Ultragenyx Pharmaceutical Inc. (NASDAQ: RARE) reported its 2020 financial results, with total revenue reaching $271.0 million and Crysvita revenue of $138.9 million. The 2021 guidance for Crysvita revenue is reaffirmed at $180 million to $190 million. The company launched Dojolvi in July 2020, serving approximately 130 patients in the U.S. with a significant quarterly growth. Operating expenses were $601.1 million, leading to a net loss of $186.6 million. Key clinical trials are set to advance, including three pivotal gene therapy studies in 2021.
Ultragenyx Pharmaceutical Inc. (NASDAQ: RARE) has announced a conference call on February 11, 2021, at 5 pm ET, to discuss its fourth-quarter and full-year financial results for 2020. The call will provide a corporate update and insights into the company’s progress in developing novel treatments for serious rare and ultra-rare genetic diseases. The information will be accessible through their website, with a dedicated phone line for participants.
Ultragenyx Pharmaceutical Inc. (NASDAQ: RARE) has received FDA clearance for the IND application of UX701, a gene therapy targeting Wilson Disease. The company plans to initiate a seamless Phase 1/2/3 clinical trial in the first half of 2021, evaluating safety and efficacy across multiple dosing levels. UX701 aims to improve copper regulation by delivering a modified ATP7B copper transporter. This therapy could potentially alleviate unmet medical needs for patients suffering from Wilson Disease, which affects over 50,000 individuals in developed regions.
Ultragenyx Pharmaceutical Inc. (NASDAQ: RARE) reported preliminary unaudited 2020 revenues for Crysvita between $137 million and $139 million, aligned with prior guidance despite COVID-19 challenges. The company projects 2021 revenues for Crysvita between $180 million and $190 million.
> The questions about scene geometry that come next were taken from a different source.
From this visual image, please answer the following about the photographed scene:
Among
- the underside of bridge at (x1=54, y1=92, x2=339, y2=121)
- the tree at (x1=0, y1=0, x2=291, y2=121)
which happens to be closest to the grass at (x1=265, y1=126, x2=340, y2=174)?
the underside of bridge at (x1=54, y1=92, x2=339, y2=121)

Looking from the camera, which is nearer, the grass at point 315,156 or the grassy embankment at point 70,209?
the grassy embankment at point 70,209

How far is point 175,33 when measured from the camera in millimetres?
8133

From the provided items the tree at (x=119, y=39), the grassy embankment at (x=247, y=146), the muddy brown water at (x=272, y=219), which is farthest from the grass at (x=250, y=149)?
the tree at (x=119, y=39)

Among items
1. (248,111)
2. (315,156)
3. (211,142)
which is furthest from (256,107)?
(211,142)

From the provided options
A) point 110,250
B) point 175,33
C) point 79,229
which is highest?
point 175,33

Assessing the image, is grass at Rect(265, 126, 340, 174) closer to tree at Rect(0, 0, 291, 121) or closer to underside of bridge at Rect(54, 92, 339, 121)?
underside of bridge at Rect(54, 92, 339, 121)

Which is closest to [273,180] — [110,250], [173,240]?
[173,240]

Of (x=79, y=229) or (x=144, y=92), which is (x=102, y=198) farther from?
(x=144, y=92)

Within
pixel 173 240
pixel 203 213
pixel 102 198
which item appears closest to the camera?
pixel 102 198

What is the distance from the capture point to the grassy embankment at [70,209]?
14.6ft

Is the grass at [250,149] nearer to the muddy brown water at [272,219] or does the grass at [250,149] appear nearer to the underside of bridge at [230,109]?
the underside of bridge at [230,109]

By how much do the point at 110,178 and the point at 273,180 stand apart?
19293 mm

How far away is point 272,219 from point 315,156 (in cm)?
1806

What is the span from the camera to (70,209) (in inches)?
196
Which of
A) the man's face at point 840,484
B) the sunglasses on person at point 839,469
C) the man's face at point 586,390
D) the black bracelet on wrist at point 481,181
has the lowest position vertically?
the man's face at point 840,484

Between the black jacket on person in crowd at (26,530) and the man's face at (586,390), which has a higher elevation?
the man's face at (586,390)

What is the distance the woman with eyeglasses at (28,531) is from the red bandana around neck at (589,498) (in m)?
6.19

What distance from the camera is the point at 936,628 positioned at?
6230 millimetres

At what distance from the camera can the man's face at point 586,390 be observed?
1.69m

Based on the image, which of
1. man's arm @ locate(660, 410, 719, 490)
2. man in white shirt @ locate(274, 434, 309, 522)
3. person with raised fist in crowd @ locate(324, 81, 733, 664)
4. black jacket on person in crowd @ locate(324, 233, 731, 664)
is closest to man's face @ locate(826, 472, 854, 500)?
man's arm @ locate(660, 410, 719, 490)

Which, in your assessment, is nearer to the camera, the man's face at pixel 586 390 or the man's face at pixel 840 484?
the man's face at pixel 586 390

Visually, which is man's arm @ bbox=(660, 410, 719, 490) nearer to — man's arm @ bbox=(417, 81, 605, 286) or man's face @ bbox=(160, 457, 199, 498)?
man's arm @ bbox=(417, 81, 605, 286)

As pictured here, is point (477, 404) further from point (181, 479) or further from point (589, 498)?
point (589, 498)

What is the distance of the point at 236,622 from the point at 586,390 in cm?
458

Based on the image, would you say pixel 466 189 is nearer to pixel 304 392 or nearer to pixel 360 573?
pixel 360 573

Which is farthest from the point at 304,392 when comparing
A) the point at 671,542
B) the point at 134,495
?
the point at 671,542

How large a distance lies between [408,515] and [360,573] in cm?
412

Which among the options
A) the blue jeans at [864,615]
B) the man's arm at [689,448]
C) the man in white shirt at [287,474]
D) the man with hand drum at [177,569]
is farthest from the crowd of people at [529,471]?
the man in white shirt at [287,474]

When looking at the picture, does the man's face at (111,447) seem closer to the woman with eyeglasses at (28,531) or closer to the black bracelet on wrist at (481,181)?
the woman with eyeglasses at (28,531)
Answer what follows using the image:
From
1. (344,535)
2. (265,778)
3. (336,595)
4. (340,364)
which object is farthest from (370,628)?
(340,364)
As of December 31, 2020, their cash position was approximately $1.2 billion. The PR highlights advancements in clinical trials for several therapies, including DTX401 and DTX301, with expectations for Phase 3 studies commencing in 2021.
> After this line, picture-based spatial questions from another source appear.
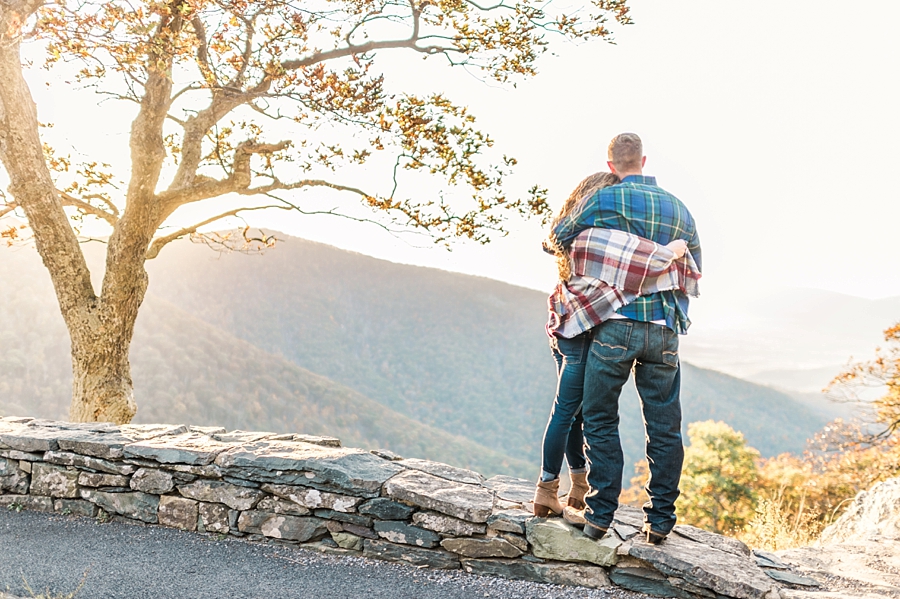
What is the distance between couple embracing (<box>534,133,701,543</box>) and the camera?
3.28 m

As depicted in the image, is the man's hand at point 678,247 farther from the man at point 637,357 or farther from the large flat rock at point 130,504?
the large flat rock at point 130,504

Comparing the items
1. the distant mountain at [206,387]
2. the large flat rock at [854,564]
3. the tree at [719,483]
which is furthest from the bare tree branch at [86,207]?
the distant mountain at [206,387]

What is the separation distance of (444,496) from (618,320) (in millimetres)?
1471

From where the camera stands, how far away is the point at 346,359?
174ft

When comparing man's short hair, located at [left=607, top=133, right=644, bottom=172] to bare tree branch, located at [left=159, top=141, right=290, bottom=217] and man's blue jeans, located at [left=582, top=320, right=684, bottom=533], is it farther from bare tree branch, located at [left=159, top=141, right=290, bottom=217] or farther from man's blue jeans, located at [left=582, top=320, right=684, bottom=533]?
bare tree branch, located at [left=159, top=141, right=290, bottom=217]

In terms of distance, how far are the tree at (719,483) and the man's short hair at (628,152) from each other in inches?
834

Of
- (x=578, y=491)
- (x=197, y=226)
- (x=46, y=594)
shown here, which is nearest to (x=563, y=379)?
(x=578, y=491)

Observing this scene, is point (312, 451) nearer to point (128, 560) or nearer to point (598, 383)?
point (128, 560)

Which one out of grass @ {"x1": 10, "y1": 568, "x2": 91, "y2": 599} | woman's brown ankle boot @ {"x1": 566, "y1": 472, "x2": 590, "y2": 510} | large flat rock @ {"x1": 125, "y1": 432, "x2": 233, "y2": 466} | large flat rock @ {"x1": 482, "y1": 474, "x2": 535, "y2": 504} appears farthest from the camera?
large flat rock @ {"x1": 125, "y1": 432, "x2": 233, "y2": 466}

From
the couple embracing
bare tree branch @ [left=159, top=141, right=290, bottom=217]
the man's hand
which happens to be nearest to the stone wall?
the couple embracing

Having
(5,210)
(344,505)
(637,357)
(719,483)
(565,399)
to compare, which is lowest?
(719,483)

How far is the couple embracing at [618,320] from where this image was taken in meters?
3.28

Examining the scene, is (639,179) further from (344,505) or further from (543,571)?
(344,505)

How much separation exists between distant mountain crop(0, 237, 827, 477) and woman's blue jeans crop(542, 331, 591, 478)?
3005 centimetres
Ultragenyx Pharmaceutical Inc. (NASDAQ: RARE) announced favorable long-term safety and efficacy data from Phase 1/2 studies of DTX401 for Glycogen Storage Disease Type Ia (GSDIa) and DTX301 for ornithine transcarbamylase (OTC) deficiency. All patients in these studies showed improved metabolic control, with significant cornstarch dependency reduction. Phase 3 trials for both therapies are set to initiate in 2021. Additionally, Ultragenyx submitted an IND for UX701 targeting Wilson Disease, with clinical entry expected in the first half of 2021, leveraging their HeLa PCL platform for manufacturing.